→ **Exercises to complete**:
**a.** Repeat, word for word, all five records that follow the transcript, leaving the pictures out of your answer.
**b.** Pick up the transcript on the chancellor's pre-Budget speech at the point where it stops, and continue it.

→ **Document passage**:

Saying he was "cautiously optimistic" for the British economy despite uncertain times ahead, the chancellor used his pre-Budget speech to announce an extra 1bn for the health service next year, committing the government to a "world class", publicly-funded healthcare system

What is your reaction to the chancellor's pre-Budget speech? Do you think the government is now on course to deliver on its economic promises?


Transcript:


Newshost:

Kylie Bull, UK: Year after year, the budget is for families, unemployed, or the elderly. This would be admirable if it were done so effectively, but instead, these groups, and young businesswomen such as myself, are left out in the cold. Your thoughts please?


Dharshini David:

She is absolutely right. If you look at what Gordon Brown said yesterday, and as ever whenever the Chancellor stands up to speak, there is a whole raft of measures he goes through - he sits down and you can hardly remember any of them. But the main ones did look at those various groups - children, pensioners, the low paid, the unemployed. Basically, for anyone in those groups, then you could qualify for a tax credit. The various details of those schemes are still being ironed out but we will be hearing about them in the coming months.

But, as Kylie was saying, for the rest of us, very little indeed. I think that is really a sign of what's going on at the moment with the Treasury's coffers and also with the economy at large. Basically, Gordon Brown can't afford to give away large sums of money because the economy is looking a little bit shaky at the moment. Also because we know that people would like to see more money invested in the health service, in education and things like that. It is like any of us - the only way we can actually afford to spend more is by counting the pennies and not giving away so much and he has got to be a little bit prudent like that.


Newshost:

Can you just explain very simply how a tax credit works?


Dharshini David:

It is not like giving away money as a tax cut - basically you get a credit off your tax bill. If you are, say, a pensioner or if you are earning less than a certain amount of money or if you have got children and you're earning less than a certain amount of money - you get something off your tax bill. So it is not like getting money directly into your pocket but it is effectively the same thing - you end up with a smaller tax bill, so effectively more money.


Newshost:

A couple of questions from people interested in changes to small businesses. James Thornill, UK asks: How exactly does the Chancellor's simplified VAT structure for small business work and what size of business does it affect?

Steve, England asks: My wife is a successful sole trader who would like to grow the business but can't pass on the VAT charge to customers. Will the VAT changes help her to grow?

→ **Data shown**:

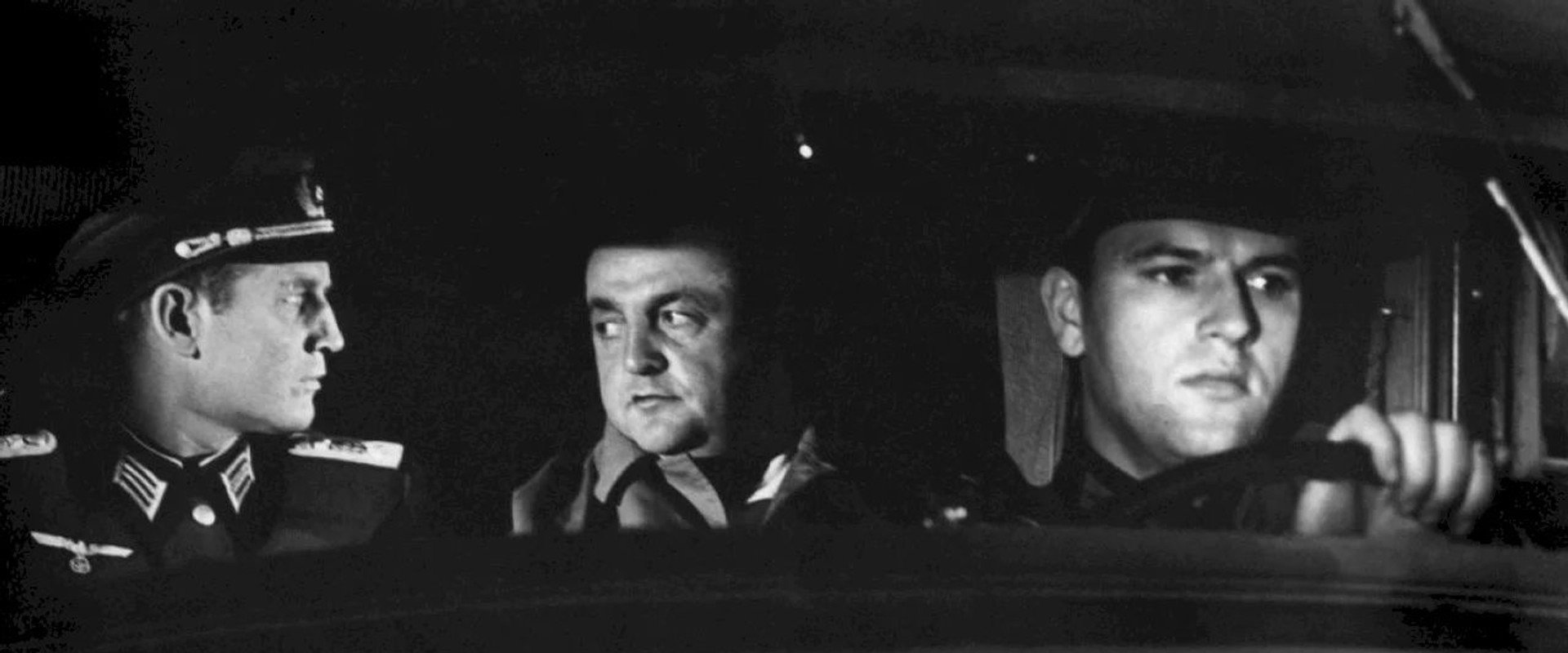 Women and War backdrop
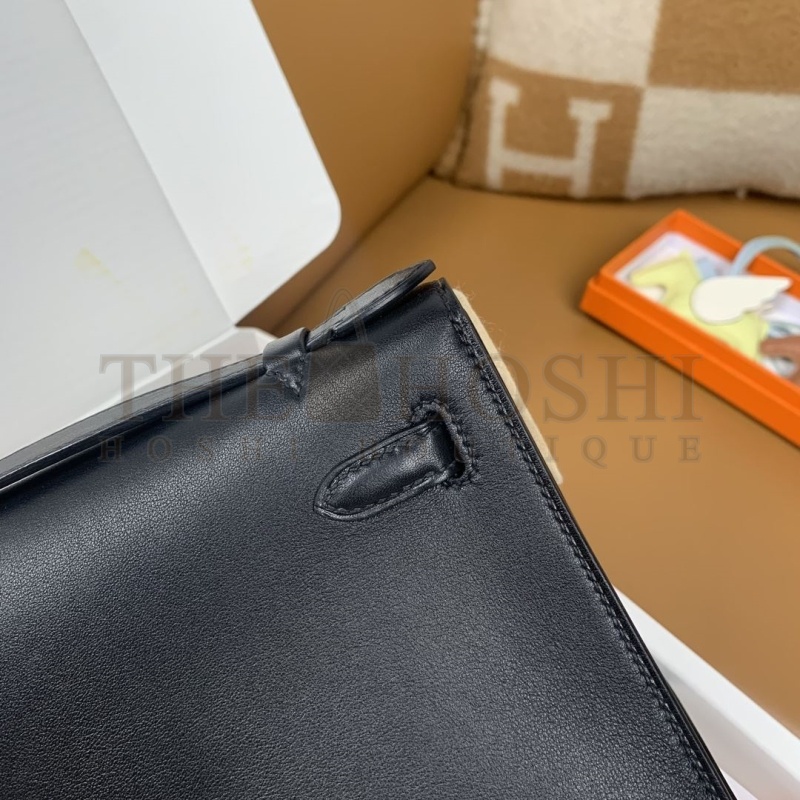 H**me5 Kelly I Bags Master Quality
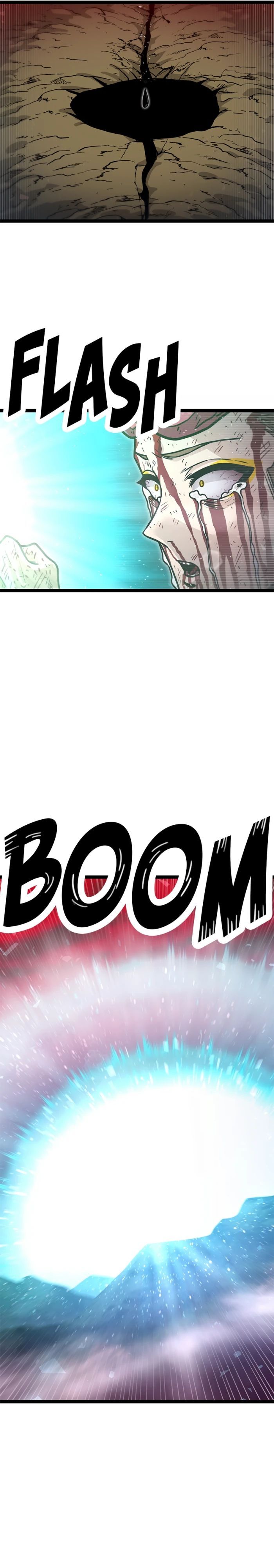 Глава 72 - страница 33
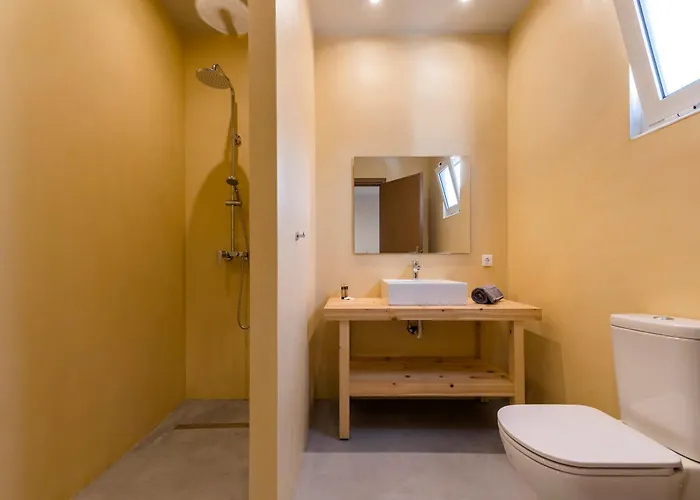 Aparthotel Stella Pefki (Rhodes)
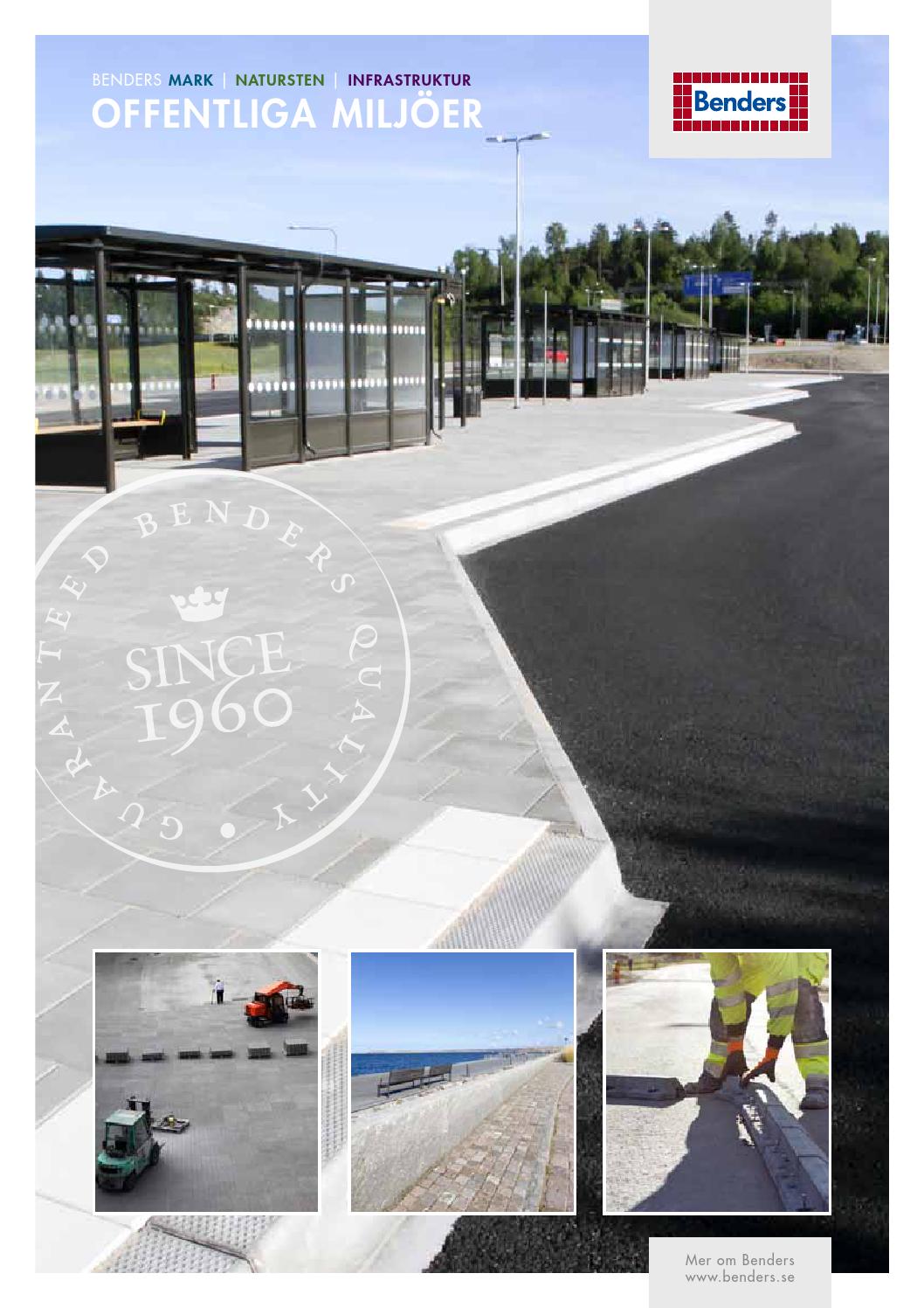 Smekab produktkatalog 2014 2015 by saferoad smekab ab issuu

→ **Your written answers**:
**a.**
 Women and War backdrop
 H**me5 Kelly I Bags Master Quality
 Глава 72 - страница 33
 Aparthotel Stella Pefki (Rhodes)
 Smekab produktkatalog 2014 2015 by saferoad smekab ab issuu

**b.**
Dharshini David:

These VAT changes were new in the sense it's the first time they've been mentioned in any kind of pre-Budget report or a Budget. But he has been mentioning these ever since the summer - it is something that the Chancellor likes to do.

Basically, if your turnover is less than 100,000, it is going to simplify your VAT structure - you pay a flat rate. If you do get into trouble, the Government is not going to automatically stick a penalty onto you, which is what they have done in the past. They fined people and put them into even more debt and made their problems even worse. Instead they will offer you help and advice. So something that small businesses in particular very much need as we all know. The Chancellor's buzz-words at the moment seems to be: innovation, investment and enterprise. So basically he's trying to further all those and hopefully that will simplify things for smaller businesses and it will help you to grow for a sole trader.

If people do need more advice about this, the Treasury or Customs & Excise seem to be the place to go. They'll be fully primed on the new measures and they could give you all the latest rates etc.


Newshost:

As James asked - you mentioned a turnover figure - what size of business are these changes affecting?


Dharshini David:

Less than 100,000 a year is the latest we've heard from the Treasury on that.


Newshost:

Damien, UK: I am very confused - what happened to Education, Education, Education?


Dharshini David:

If you listened to the speech yesterday, you may have thought - education, does it still exist? We didn't hear very much about it. What's happened is that the Chancellor has actually raised spending on education - or rather he is planning to raise spending on education - but he announced it a couple of years ago.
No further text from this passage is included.